Text for analysis:
════════════════════

Review | Gumraah – Led Astray By Mediocrity

Gumraah is a crime thriller film featuring Aditya Roy Kapur and Mrunal Thakur. It is directed by Vardhan Ketkar and produced by T-Series Films.

It’s an interesting plot. 

One murder. Two suspects.

But in the dock are two identical twins with similar DNA. Who’s the perp out of the two?

What could’ve been a racy thriller is tiresome most of the way. Director Vardhan Ketkar and writer Aseem Arora don’t do justice to Thadam, the Tamizh original by Magizh Tirumeni (remade as Red in Telugu) with bland filmmaking and dialogues that have no punch. What do you expect when a sidekick buddy is called Chaddi (Deepak Kalra) and most of the humour revolves around the undergarment? What do you also expect when there are outdated reasons like ACP Yadav (Ronit Roy) being too bigoted to accept a son-in-law from another caste? Or the overdone and omnipresent standoff between a senior police officer and the investigating officer? Or a lax policeman who’s eternally on the phone? Are refreshingly new characters and situations so difficult to create? 

Twins Arjun and Ronnie (Aditya Roy Kapur and Aditya Roy Kapur) brawl, hate each other and point fingers at each other for the murder. The cops are baffled.

For no apparent reason, right from the beginning, ACP Yadav sneers at Shivani Mathur (Mrunal Thakur) who has been sent by the Commissioner to crack the case. That Yadav has his own reasons for wanting to pin the murder on one particular twin comes later. Predictably, Mathur has a different view and is sure it’s the other twin who’s the murderer. While these make good standoff points on paper, they don’t, alas, translate into a thrilling watch.  

Considering two high-ranking officers are working on it with their teams, the investigation is glaringly shoddy. To cite just one example: the basic rule in any murder case would be to probe the personal life of the victim and the suspects. Arjun’s girlfriend is not a secret, he’s been openly in the relationship that began with a coffee/tea date, and his colleague at work knew all about it. But there’s not even an attempt to dig into the personal lives of the victim and the two suspects which is strange policework. But with Yadav and Mathur keener on playing a one-upmanship game than on going after every available clue, the impotent outcome is hardly surprising.

════════════════════

Exercise tasks:
1/ In the Gumraah review, who directed the film?
2/ Rewrite the paragraph of the Gumraah review that begins "For no apparent reason" as a short bulleted list, keeping its main facts.
3/ Copy the passage of the Gumraah review from "Gumraah is a" up to and including "an interesting plot.".

Stored items:
════════════════════

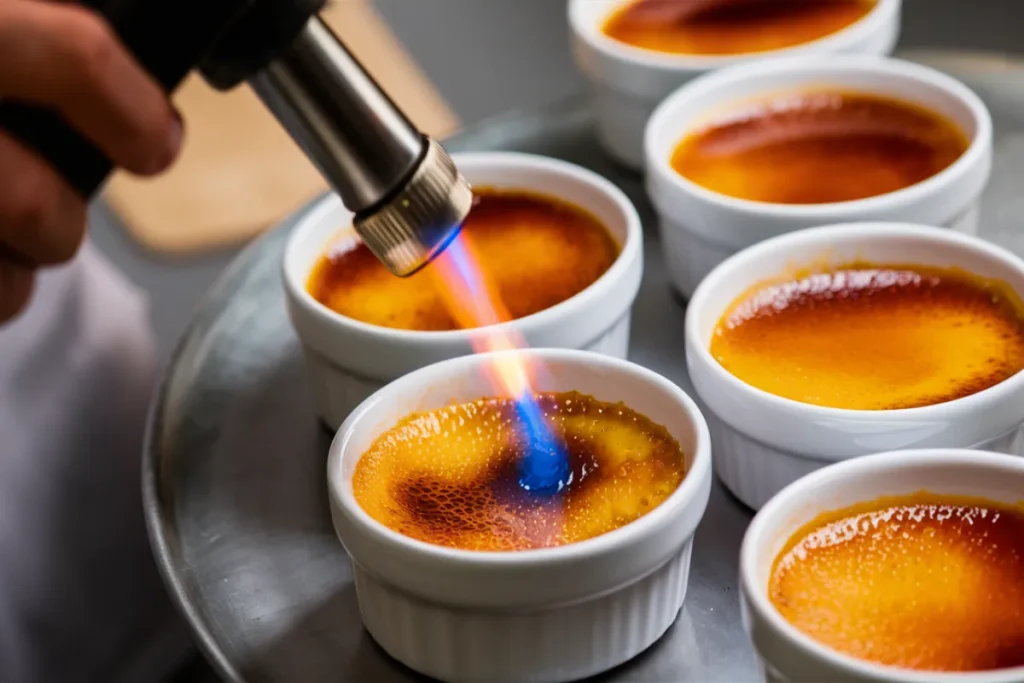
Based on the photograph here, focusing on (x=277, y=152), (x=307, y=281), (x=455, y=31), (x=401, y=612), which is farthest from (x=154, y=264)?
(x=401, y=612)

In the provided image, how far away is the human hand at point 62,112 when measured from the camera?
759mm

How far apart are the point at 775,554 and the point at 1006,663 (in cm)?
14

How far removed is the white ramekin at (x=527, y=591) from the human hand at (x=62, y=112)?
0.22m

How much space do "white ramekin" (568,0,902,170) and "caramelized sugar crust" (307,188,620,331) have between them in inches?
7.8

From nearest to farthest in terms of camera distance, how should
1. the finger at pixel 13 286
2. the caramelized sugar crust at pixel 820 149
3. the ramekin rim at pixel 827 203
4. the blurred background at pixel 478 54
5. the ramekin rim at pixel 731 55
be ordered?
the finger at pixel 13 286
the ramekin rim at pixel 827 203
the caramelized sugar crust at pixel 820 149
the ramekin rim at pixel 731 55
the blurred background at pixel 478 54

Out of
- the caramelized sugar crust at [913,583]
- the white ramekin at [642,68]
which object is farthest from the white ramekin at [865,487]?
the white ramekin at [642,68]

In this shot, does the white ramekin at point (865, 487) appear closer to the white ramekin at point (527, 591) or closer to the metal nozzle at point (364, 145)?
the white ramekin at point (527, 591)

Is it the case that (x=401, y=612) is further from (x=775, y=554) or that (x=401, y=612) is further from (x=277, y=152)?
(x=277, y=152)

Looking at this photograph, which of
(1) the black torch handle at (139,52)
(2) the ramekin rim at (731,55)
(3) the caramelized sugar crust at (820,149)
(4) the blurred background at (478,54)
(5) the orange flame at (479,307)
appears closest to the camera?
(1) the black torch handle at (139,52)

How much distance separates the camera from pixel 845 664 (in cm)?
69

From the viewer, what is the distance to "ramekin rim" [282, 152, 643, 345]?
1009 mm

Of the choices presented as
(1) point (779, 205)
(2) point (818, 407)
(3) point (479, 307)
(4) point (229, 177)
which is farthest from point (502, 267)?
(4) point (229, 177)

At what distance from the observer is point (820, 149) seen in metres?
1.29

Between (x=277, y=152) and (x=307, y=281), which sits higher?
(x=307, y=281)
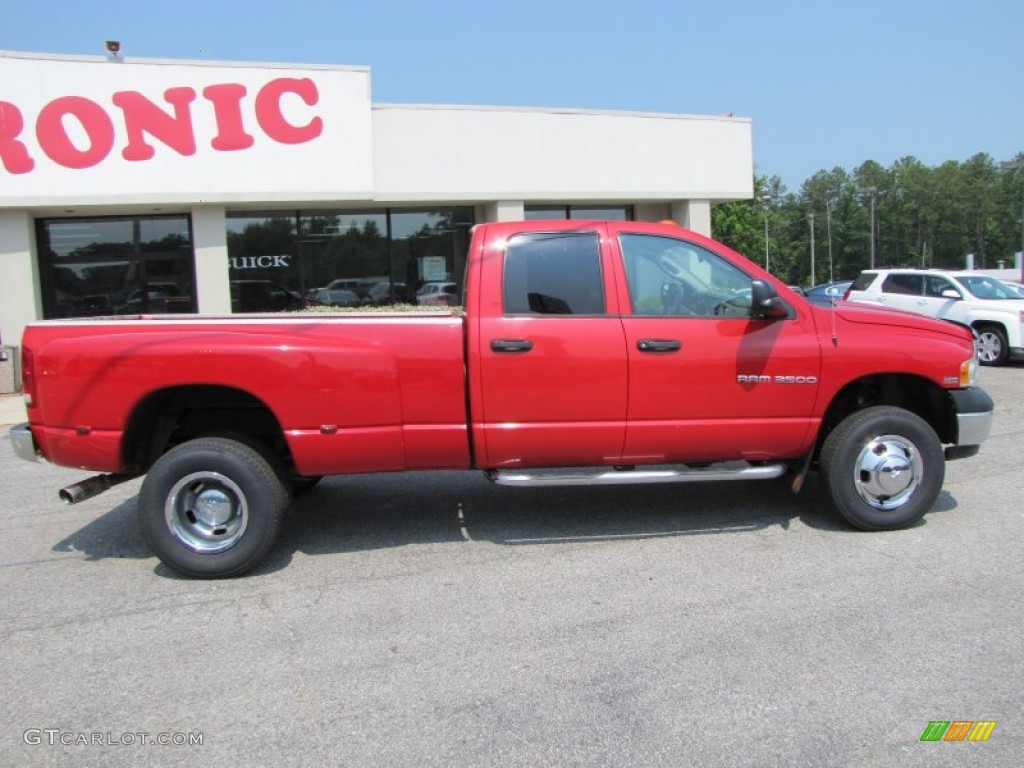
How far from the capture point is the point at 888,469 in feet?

════════════════════

Task answers:
1/ Vardhan Ketkar

2/
- From the start, ACP Yadav sneers at Shivani Mathur for no apparent reason. The Commissioner has sent her to crack the case.
- Only later is it shown that Yadav has his own reasons for wanting to pin the murder on one particular twin.
- Mathur is sure the murderer is the other twin.
- These clashes look good on paper, but they don't make the film a thrilling watch.

3/
Gumraah is a crime thriller film featuring Aditya Roy Kapur and Mrunal Thakur. It is directed by Vardhan Ketkar and produced by T-Series Films.

It’s an interesting plot.